'It was a struggle': Raleigh hospitality worker grateful to be back at work after pandemic downturn

Joel Brown Image
Saturday, August 7, 2021
Wake County hospitality industry seeing a revival
Wake County hospitality industry seeing a revivalOf the 943,000 jobs created in July, the lion's share, 380,000, were in leisure and hospitality.

RALEIGH, N.C. (WTVD) -- The U.S. economy seems in the midst of a summertime surge. The new jobs report posted 943,000 new jobs and an unemployment rate that dipped to 5.4% -- a 16-month low. The industry showing the most gains is leisure and hospitality, including many hotel workers in the Triangle who were once laid off by COVID-19 and are now thriving again.

When COVID locked down the world and threw economies into tailspins, Alton Best-Philyaw lost his livelihood.

"I was laid off starting at the beginning of April," said Best-Philyaw, a Goldsboro-born and Raleigh raised man who lost his job at a Charlotte hotel and suddenly found himself struggling to make ends meet with gig work.

"I was basically doing Grubhub and Uber Eats, just trying to do something to make a little bit of money. Thankfully, I had lots of family support to help me throughout it. But it was a struggle," he said.

Sixteen months later, after the meal deliveries and a stint at an Amazon warehouse, Best-Philyaw is back in the hospitality industry.

Of the 943,000 jobs created in July, the lion's share, 380,000, were in leisure and hospitality. One of those jobs was Alton Best-Philyaw's. Several years after leaving Raleigh, last month, his old boss at the downtown Sheraton wanted him back.

"So they called me and asked if I wanted to work back here at the Sheraton and I said absolutely," he recalled.

At the White House on Friday, President Joe Biden acknowledged the potential pitfalls the Delta-variant-fueled COVID surge could set for the economy. But he celebrated the historic jobs numbers.

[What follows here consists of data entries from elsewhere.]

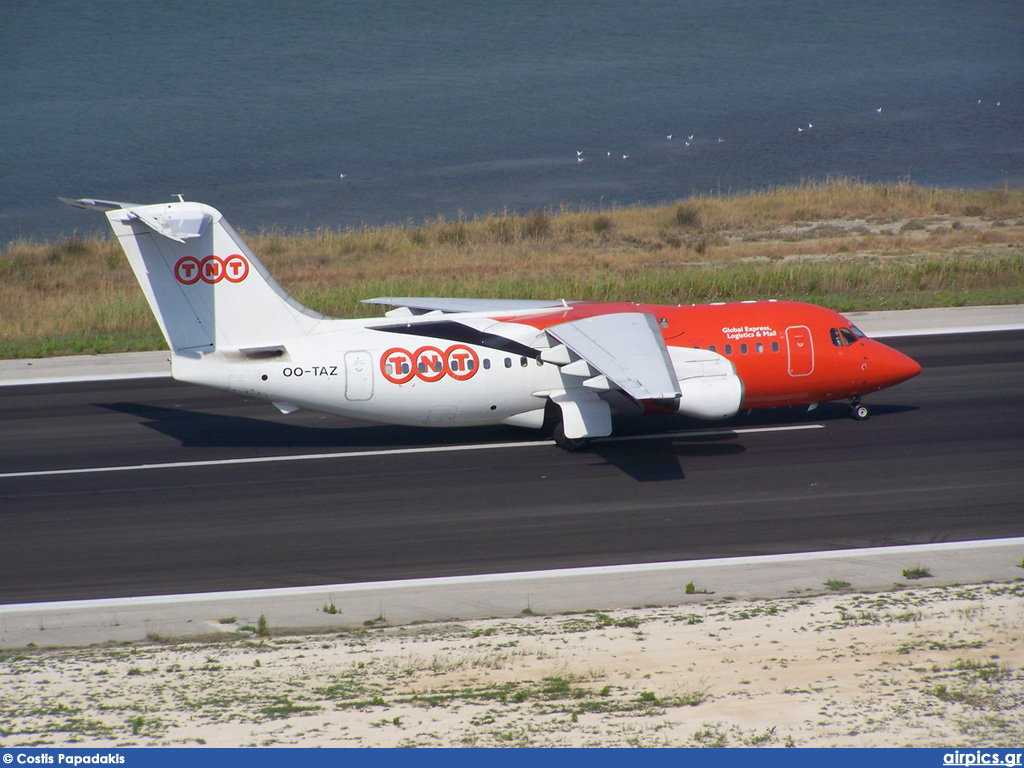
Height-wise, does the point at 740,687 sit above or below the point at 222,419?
below

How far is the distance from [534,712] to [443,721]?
91cm

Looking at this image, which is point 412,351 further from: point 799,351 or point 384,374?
point 799,351

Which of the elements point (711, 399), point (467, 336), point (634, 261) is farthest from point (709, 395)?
point (634, 261)

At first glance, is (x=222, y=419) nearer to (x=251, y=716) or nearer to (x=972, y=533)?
(x=251, y=716)

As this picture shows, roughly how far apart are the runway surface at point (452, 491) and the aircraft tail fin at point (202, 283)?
2.71m

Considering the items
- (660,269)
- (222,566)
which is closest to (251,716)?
(222,566)

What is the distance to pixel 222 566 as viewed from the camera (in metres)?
16.3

"Economic growth is the fastest in 40 years," Biden said. "Jobs are up. The unemployment rate is the lowest since the pandemic."

Back in downtown Raleigh, leisure business is looking up again. This weekend's e-sports bonanza, the Carolina Games Summit, is filling up hotel rooms not to mention restaurants and bars.

After two weeks back on the job, this front desk manager is hopeful but humble.

"We had a whole year where everything was basically pushed back and we didn't know when this was going to happen again. So the fact that it's picking back up sooner rather than later is a really good thing," said Best-Philyaw.

But while leisure travel is returning to some semblance of what it was pre-pandemic, work travel still is not where it was. That continues to hurt the hospitality industry. COVID's new Delta-variant surge only adds to the uncertainty.